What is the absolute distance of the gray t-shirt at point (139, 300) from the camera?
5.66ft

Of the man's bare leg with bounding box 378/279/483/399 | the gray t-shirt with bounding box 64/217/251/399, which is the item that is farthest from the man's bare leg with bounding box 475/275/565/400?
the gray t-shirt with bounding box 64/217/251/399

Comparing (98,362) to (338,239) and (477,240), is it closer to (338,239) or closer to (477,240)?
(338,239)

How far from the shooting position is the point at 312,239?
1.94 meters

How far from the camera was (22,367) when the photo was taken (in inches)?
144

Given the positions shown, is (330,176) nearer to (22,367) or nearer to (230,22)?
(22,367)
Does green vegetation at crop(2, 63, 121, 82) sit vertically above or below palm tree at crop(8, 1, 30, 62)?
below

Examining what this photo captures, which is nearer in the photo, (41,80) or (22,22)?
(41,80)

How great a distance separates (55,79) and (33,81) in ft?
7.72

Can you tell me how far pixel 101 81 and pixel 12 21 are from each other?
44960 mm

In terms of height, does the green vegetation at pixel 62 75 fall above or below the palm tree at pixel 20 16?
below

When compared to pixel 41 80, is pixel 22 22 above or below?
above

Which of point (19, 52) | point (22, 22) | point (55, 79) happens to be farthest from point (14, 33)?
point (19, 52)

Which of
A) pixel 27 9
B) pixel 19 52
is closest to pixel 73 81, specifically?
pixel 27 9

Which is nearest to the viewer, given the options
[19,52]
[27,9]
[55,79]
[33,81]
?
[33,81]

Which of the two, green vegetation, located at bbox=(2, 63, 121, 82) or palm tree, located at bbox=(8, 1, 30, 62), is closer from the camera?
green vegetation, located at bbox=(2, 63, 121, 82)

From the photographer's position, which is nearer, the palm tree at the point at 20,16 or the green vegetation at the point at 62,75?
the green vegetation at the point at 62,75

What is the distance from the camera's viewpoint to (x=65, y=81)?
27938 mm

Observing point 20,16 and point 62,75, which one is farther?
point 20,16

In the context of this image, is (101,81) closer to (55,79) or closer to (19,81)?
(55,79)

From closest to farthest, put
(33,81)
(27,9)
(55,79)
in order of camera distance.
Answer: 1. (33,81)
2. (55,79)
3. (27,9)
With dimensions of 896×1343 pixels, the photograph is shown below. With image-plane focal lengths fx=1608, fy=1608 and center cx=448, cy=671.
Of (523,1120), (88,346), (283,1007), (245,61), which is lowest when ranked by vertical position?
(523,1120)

§ Objective
Convert the lines from the one containing "With dimensions of" through the end of the records, inclusive, into a Markdown table with the columns Row and Record line, omitting any blank lines.

§ Exercise solution
| Row | Record line |
|---|---|
| 1 | With dimensions of 896×1343 pixels, the photograph is shown below. With image-plane focal lengths fx=1608, fy=1608 and center cx=448, cy=671. |
| 2 | Of (523,1120), (88,346), (283,1007), (245,61), which is lowest when ranked by vertical position? |
| 3 | (523,1120) |